• [Textauszug]
■ ■ ■
Lieferketten-Engpässe bringen Industrieunternehmen zunehmend an ihre Grenzen. Die Ursachen sind vielfältig: Nachwirkungen der Lockdowns in China, Container-Mangel, fehlende Lastwagen-Fahrer, Corona-bedingte Krankheitsausfälle und die Krise in der Ukraine sind die wesentlichen Auslöser.

Unterbrechungen der Lieferketten befeuern zudem die Inflation und treiben die Preise im schnellen Tempo nach oben. Unternehmen können die hohe Nachfrage nicht mehr bewältigen, was zwangsläufig zu steigenden Preisen führt. Die wirtschaftlichen Folgen sind für alle spürbar. Was in Zukunft noch durch die Energiekrise auf unsere Wirtschaft zukommt, ist heute nicht in Gänze absehbar. Bei zunehmender Unsicherheit stellt sich umso mehr die Frage nach dem Risikomanagement und der passenden Absicherungslösung. Doch wie wirken sich Inflation und Lieferketten-Engpässe auf die Versicherungsverträge in den einzelnen Sparten aus?

Sach- und Ertragsausfallversicherung

Die signifikant gestiegenen Rohstoffpreise und Baukosten führen zu einem höheren Schadenaufwand. Dabei verteuern sich nicht nur die Sachschäden, sondern auch die Ertragsausfallschäden, weil der Wiederaufbau-/ die Wiederbeschaffung sich verzögert und Haftzeiten ausgereizt werden könnten.

Drohende Unterversicherung - Inflation

Die Inflation birgt aber auch zunehmend die Gefahr einer Unterversicherung. Angesichts der steigenden Rohstoffpreise und Wiederherstellungs- oder Wiederbeschaffungskosten könnten die Versicherungssummen zu gering bemessen sein. Zugleich führen die hohe Nachfrage und das knappe Angebot dazu, dass Unternehmen ihre Einkaufspolitik für Material ändern: Sie kaufen nicht mehr auftragsbezogen, sondern auf Vorrat – dadurch erhöht sich die Lagermenge. Unternehmen sollten daher ihre Versicherungssummen sorgfältig überprüfen und gegebenenfalls anpassen. Das gilt auch für die Haftzeiten in der Ertragsausfallversicherung.

Dies wiederum kann dazu führen, dass vereinbarte (Jahres-)Höchstentschädigungen nicht mehr ausreichend sind. In der Vergangenheit waren jedoch diese Summenbegrenzungen in einigen Fällen notwendig, um überhaupt ein Risiko von den Kapazitäten her versicherbar zu machen.
■ ■ ■
• [Untersuchte Daten]
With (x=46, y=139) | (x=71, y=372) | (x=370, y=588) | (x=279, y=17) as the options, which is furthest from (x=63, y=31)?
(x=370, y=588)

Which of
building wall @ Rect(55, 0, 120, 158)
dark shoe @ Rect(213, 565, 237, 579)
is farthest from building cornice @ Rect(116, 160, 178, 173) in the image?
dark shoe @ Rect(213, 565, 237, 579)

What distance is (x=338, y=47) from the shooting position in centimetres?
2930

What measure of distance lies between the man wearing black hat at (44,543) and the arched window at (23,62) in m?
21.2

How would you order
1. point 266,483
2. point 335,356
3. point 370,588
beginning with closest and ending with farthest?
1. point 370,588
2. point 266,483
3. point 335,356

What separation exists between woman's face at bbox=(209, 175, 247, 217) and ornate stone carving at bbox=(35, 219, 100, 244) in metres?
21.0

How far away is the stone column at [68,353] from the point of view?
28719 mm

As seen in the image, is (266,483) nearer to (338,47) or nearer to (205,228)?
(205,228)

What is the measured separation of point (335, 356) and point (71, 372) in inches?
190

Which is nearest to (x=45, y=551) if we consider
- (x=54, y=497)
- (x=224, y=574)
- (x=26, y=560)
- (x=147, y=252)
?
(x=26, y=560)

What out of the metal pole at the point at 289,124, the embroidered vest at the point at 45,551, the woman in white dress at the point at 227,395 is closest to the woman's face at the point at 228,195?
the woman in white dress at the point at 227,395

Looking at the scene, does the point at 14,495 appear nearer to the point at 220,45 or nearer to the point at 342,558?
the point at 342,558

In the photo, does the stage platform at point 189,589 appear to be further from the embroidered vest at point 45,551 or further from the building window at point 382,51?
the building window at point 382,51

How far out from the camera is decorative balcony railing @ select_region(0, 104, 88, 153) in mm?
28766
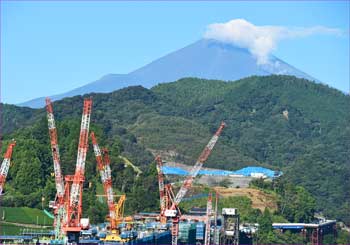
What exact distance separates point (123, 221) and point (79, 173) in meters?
20.2

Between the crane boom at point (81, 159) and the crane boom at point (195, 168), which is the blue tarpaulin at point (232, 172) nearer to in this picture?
the crane boom at point (195, 168)

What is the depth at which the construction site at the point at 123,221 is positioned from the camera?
305ft

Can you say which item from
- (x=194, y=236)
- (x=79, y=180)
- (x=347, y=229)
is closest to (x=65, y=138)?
(x=194, y=236)

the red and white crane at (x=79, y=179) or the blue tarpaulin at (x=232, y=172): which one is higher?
the blue tarpaulin at (x=232, y=172)

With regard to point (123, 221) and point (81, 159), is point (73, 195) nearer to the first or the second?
point (81, 159)

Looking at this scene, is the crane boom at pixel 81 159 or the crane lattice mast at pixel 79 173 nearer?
the crane boom at pixel 81 159

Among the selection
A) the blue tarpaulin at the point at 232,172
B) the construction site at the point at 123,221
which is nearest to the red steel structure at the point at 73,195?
the construction site at the point at 123,221

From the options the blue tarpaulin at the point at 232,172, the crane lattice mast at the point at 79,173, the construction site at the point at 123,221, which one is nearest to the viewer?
the crane lattice mast at the point at 79,173

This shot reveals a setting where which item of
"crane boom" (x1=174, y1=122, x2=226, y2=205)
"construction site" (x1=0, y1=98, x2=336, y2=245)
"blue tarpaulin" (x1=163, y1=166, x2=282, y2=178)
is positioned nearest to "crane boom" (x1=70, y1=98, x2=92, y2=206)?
"construction site" (x1=0, y1=98, x2=336, y2=245)

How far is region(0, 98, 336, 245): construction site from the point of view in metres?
93.0

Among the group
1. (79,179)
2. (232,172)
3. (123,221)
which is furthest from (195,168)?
(232,172)

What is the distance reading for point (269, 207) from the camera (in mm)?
150500

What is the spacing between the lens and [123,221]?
4375 inches

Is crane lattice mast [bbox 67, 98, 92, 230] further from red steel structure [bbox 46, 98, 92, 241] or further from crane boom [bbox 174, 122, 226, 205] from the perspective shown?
crane boom [bbox 174, 122, 226, 205]
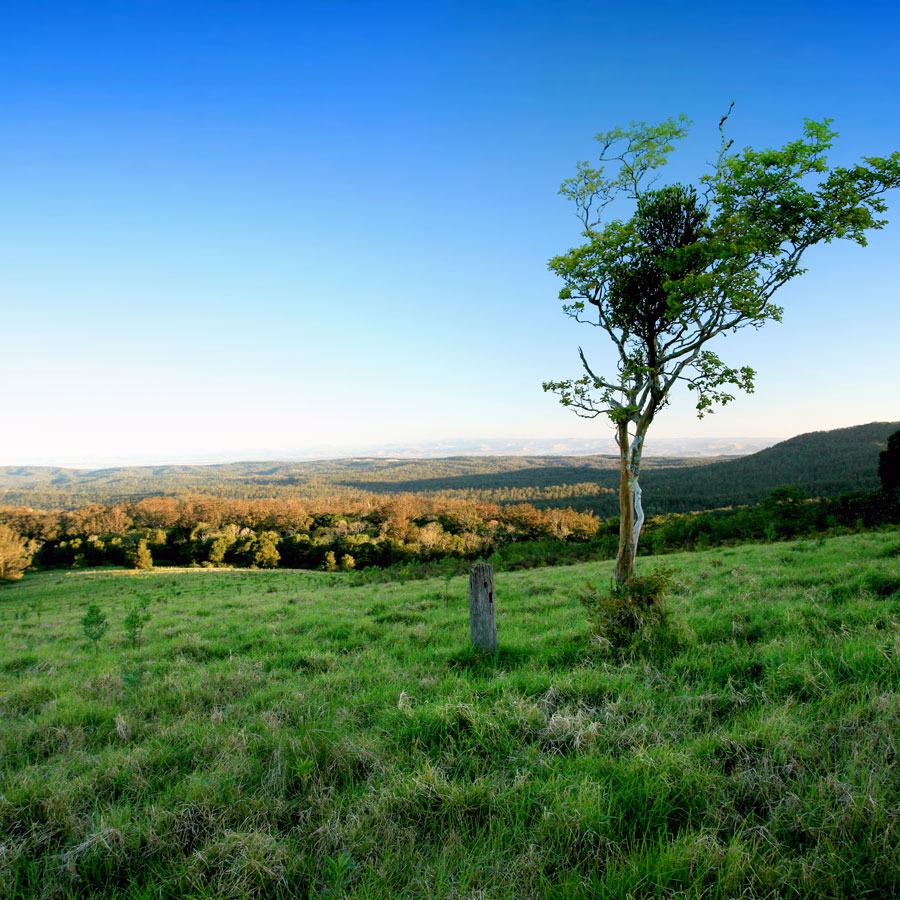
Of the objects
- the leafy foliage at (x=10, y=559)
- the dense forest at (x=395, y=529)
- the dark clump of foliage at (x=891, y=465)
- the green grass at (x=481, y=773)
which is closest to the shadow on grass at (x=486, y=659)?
the green grass at (x=481, y=773)

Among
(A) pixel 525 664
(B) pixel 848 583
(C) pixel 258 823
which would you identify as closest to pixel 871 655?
(A) pixel 525 664

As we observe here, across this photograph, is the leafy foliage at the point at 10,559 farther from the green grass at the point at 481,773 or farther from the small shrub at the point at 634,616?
the small shrub at the point at 634,616

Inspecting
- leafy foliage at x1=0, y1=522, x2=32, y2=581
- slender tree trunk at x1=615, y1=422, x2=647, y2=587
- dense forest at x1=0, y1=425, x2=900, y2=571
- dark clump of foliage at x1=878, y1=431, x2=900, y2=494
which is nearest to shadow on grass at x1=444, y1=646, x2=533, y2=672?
→ slender tree trunk at x1=615, y1=422, x2=647, y2=587

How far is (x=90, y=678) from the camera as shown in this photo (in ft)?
20.3

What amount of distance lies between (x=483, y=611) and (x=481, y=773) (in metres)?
2.72

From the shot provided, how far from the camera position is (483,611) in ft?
20.1

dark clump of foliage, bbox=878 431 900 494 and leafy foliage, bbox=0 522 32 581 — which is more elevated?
dark clump of foliage, bbox=878 431 900 494

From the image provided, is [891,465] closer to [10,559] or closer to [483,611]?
[483,611]

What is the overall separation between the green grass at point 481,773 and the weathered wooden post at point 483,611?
317 millimetres

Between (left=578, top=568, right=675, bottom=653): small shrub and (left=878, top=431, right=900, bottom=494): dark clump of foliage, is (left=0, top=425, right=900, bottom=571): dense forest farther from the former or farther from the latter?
(left=578, top=568, right=675, bottom=653): small shrub

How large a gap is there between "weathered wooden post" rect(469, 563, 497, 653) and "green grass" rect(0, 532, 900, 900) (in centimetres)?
32

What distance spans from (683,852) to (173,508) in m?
109

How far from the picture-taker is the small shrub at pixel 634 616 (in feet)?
19.0

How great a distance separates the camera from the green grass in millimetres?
2461
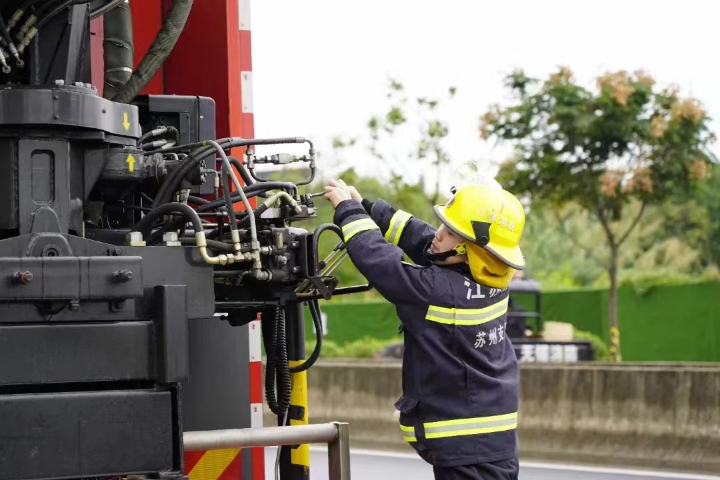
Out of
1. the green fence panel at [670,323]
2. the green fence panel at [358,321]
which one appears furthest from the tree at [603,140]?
the green fence panel at [358,321]

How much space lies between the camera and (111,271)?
11.8ft

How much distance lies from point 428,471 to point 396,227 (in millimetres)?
→ 6500

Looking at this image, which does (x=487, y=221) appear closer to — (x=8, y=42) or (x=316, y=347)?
(x=316, y=347)

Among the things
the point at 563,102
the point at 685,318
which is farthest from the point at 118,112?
the point at 685,318

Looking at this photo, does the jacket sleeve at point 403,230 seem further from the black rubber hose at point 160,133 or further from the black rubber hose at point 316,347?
the black rubber hose at point 160,133

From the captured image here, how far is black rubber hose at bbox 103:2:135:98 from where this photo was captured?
488 centimetres

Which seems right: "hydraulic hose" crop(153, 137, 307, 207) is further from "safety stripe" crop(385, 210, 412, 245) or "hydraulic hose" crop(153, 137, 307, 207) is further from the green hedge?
the green hedge

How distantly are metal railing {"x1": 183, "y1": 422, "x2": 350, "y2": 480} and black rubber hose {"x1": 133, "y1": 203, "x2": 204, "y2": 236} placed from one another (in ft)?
2.18

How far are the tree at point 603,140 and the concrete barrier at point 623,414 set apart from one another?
6.68 m

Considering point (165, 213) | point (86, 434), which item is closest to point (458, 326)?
point (165, 213)

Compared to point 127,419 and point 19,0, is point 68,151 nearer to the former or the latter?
point 19,0

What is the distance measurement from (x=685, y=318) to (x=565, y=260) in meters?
30.1

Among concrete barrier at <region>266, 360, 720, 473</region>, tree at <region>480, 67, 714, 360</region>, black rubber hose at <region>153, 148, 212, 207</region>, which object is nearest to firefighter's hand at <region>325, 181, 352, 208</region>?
black rubber hose at <region>153, 148, 212, 207</region>

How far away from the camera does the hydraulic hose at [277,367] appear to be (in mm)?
4734
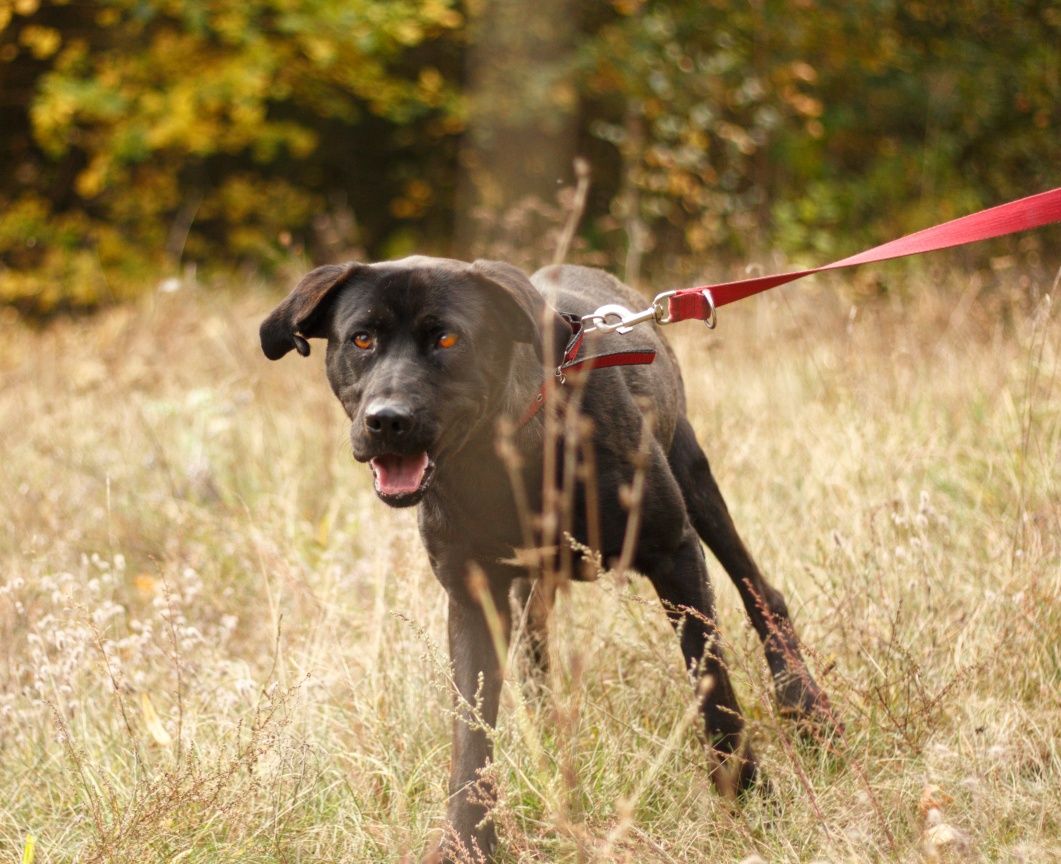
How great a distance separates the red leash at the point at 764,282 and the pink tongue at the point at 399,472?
1.04ft

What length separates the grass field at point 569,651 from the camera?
266 cm

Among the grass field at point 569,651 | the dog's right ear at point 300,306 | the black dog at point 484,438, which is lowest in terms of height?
the grass field at point 569,651

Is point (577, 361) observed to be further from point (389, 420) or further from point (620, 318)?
point (389, 420)

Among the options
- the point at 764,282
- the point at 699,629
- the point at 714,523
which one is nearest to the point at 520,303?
the point at 764,282

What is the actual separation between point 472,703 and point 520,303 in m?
1.00

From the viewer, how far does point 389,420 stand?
9.13 ft

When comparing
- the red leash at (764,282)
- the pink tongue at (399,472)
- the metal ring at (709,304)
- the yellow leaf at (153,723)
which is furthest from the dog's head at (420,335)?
the yellow leaf at (153,723)

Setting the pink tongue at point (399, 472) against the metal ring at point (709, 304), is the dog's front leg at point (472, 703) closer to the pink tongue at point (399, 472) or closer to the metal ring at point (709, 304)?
the pink tongue at point (399, 472)

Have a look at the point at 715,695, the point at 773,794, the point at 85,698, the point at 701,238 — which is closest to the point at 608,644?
the point at 715,695

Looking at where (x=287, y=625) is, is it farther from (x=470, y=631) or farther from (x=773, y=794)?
(x=773, y=794)

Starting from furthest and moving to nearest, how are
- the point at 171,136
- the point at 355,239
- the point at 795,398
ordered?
the point at 355,239, the point at 171,136, the point at 795,398

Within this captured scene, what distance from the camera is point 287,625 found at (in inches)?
151

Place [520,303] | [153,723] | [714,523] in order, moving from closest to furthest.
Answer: [520,303] → [153,723] → [714,523]

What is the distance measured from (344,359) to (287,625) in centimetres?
108
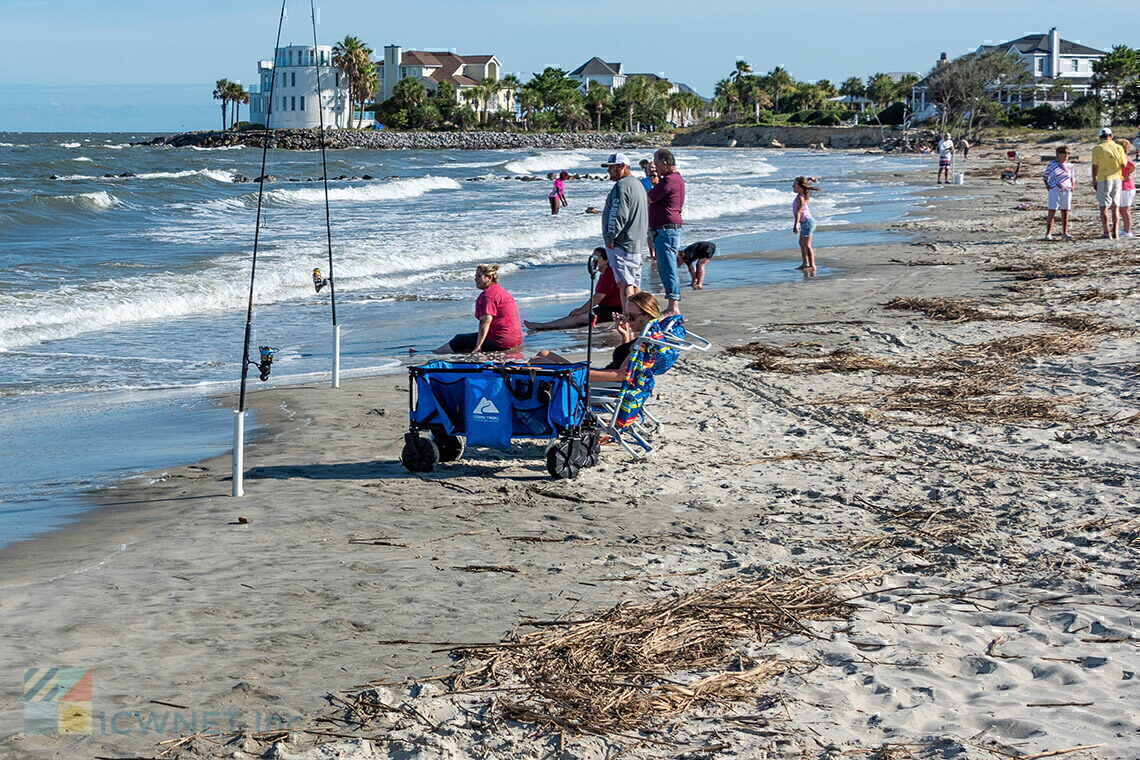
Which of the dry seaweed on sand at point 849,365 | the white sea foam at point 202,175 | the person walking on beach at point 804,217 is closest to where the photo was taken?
the dry seaweed on sand at point 849,365

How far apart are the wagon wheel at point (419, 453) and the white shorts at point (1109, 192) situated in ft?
43.6

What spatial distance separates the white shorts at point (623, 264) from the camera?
10.1 meters

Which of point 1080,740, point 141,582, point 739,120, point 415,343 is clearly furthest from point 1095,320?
point 739,120

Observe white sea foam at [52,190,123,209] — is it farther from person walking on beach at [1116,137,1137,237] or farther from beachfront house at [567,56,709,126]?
beachfront house at [567,56,709,126]

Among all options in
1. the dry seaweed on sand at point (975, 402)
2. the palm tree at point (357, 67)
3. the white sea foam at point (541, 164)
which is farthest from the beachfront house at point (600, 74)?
the dry seaweed on sand at point (975, 402)

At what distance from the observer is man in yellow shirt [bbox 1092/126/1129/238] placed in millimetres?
16172

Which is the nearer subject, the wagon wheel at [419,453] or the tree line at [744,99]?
the wagon wheel at [419,453]

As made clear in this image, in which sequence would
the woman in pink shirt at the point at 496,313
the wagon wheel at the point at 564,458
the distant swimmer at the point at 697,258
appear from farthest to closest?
the distant swimmer at the point at 697,258
the woman in pink shirt at the point at 496,313
the wagon wheel at the point at 564,458

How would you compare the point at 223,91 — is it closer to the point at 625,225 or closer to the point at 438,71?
the point at 438,71

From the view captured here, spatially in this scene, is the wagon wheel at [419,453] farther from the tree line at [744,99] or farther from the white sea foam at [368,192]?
the tree line at [744,99]

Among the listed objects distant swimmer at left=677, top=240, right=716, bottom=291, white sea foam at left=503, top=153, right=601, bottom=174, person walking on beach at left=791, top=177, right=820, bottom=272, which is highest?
white sea foam at left=503, top=153, right=601, bottom=174

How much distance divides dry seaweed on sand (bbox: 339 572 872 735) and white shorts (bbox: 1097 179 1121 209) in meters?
14.0

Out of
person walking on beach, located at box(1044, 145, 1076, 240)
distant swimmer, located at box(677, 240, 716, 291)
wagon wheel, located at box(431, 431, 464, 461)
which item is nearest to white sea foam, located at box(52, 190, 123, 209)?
distant swimmer, located at box(677, 240, 716, 291)

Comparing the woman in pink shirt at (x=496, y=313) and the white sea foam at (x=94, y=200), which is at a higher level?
the white sea foam at (x=94, y=200)
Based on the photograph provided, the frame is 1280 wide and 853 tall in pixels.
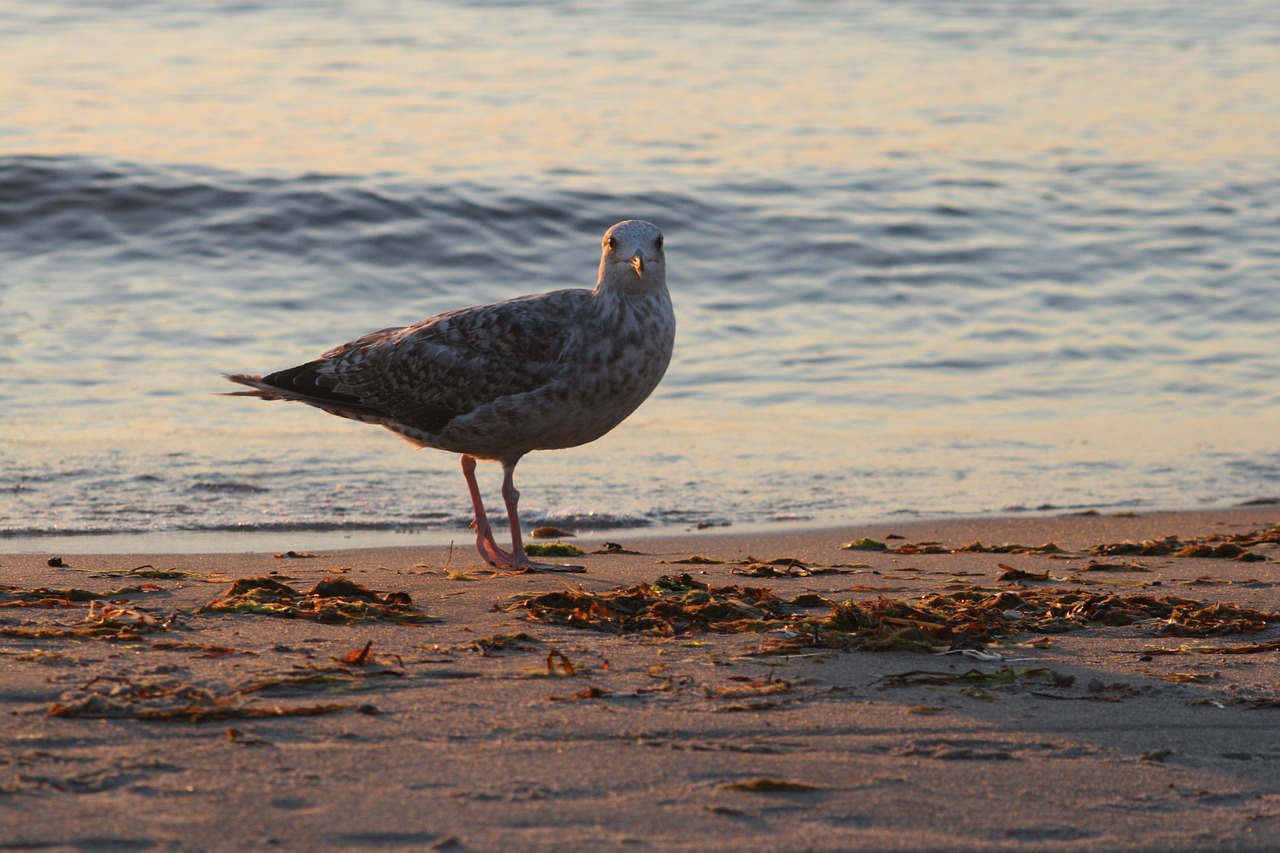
■ ■ ■
• [Ihre Aufgabe]
Fassen Sie den Absatz im Text über Lieferketten-Engpässe, der mit „Die Inflation birgt aber auch“ beginnt, als kurze Stichpunktliste zusammen und behalten Sie dabei seine wesentlichen Aussagen bei.

• [Lösung]
- Die Inflation erhöht zunehmend die Gefahr einer Unterversicherung.
- Wegen steigender Rohstoffpreise sowie Wiederherstellungs- und Wiederbeschaffungskosten könnten die Versicherungssummen zu gering bemessen sein.
- Hohe Nachfrage und knappes Angebot bringen Unternehmen dazu, Material auf Vorrat statt auftragsbezogen zu kaufen, wodurch die Lagermenge steigt.
- Unternehmen sollten ihre Versicherungssummen sorgfältig überprüfen und gegebenenfalls anpassen. Das gilt auch für die Haftzeiten in der Ertragsausfallversicherung.